Strain MIL-1^T was isolated from sea water/sediment samples that were collected in the harbour of Milazzo, Sicily, Italy, from a depth of about 5 m, by using an enrichment culture with 0·2 % (v/v) n-tetradecane as the sole carbon source in ONR7a mineral medium (Dyksterhouse et al., 1995). Replicate tenfold dilutions of the primary enrichment were made in 10 ml ONR7a mineral medium that was supplemented with sterile n-tetradecane (0·2 %, v/v). Tubes were incubated in the dark at 20 °C until turbidity changes due to bacterial growth ceased (approx. 2 weeks). Positive tubes that represented the highest dilution (10^-5) were plated further onto solid ONR7a mineral medium that was supplemented with n-tetradecane; single colonies were observed after 7 days incubation.

Growth conditions and phenotypic analysis.
The isolate was cultivated aerobically in ONR7a medium that was supplemented with 0·2 % (v/v) n-tetradecane. Bacto agar (Difco) (15 g l^-1) was added for the preparation of solid medium. For all phenotypic tests, cultures were pre-grown in ONR7a medium that was supplemented with n-hexadecane. Growth under anaerobic conditions and utilization of carbon sources were determined and routine tests were carried out as described previously (Golyshin et al., 2002).

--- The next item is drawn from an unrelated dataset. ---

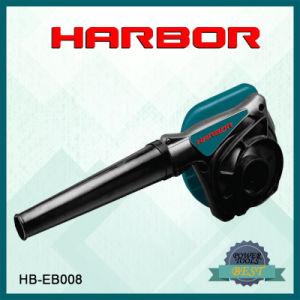 El puerto de Yongkang Hb-Eb008 2016 Ventilador de aire Industrial Caliente Ventilador eléctrico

The effects of hydrocarbons, salinity and temperature on growth were also examined. The capacity of various aliphatic hydrocarbons to serve as the sole source of carbon and energy was determined at 20 °C in liquid ONR7a medium. Substrates were sterilized separately and added aseptically at 0·2 % (v/v). To determine the salinity range for growth, ONR7a medium that contained no sodium ions and was supplemented with n-tetradecane was prepared by adjustment with appropriate concentrations of NaCl [0·01–2·0 M, i.e. 0·06–12 % (w/v)]. Temperature range for growth was determined by incubation of cultures in the same medium at 4, 10, 15, 20, 25 and 30 °C. In all experiments, growth was scored by measuring OD₆₀₀. Five replicates of test cultures of each strain were analysed after three serial transfers under identical conditions.

Electron microscopy.
The isolate was cultivated aerobically in ONR7a medium that was supplemented with 0·2 % (v/v) n-tetradecane; cells in mid-exponential growth phase were sedimented and fixed in 5 % glutaraldehyde that was buffered with 50 mM PBS, pH 7·1. Negative-staining, shadow-casting, embedding and ultra-thin sectioning were done according to methods described previously (Yakimov et al., 1998; Golyshina et al., 2000).

Cellular fatty acid analysis.
Lipids were extracted from mid-exponential cells that had been grown in ONR7a/tetradecane medium by using a modified Bligh–Dyer procedure (Bligh & Dyer, 1959). Later on, fatty acid methyl esters were generated and analysed by GC as described previously (Vancanneyt et al., 1996).

Phospholipid analysis.
Lipids of cells that had been harvested in the mid-exponential phase were extracted and polar lipids were separated by flash chromatography, as described previously (Abraham et al., 1997). The polar lipid fraction was analysed by using electrospray ionization in the negative mode in a quadrupol-time-of-flight mass spectrometer. Abundant molecular ions were separated and the parent ions then underwent collision-induced dissociations (CID); resulting fragments were finally detected in the time-of-flight part of the instrument.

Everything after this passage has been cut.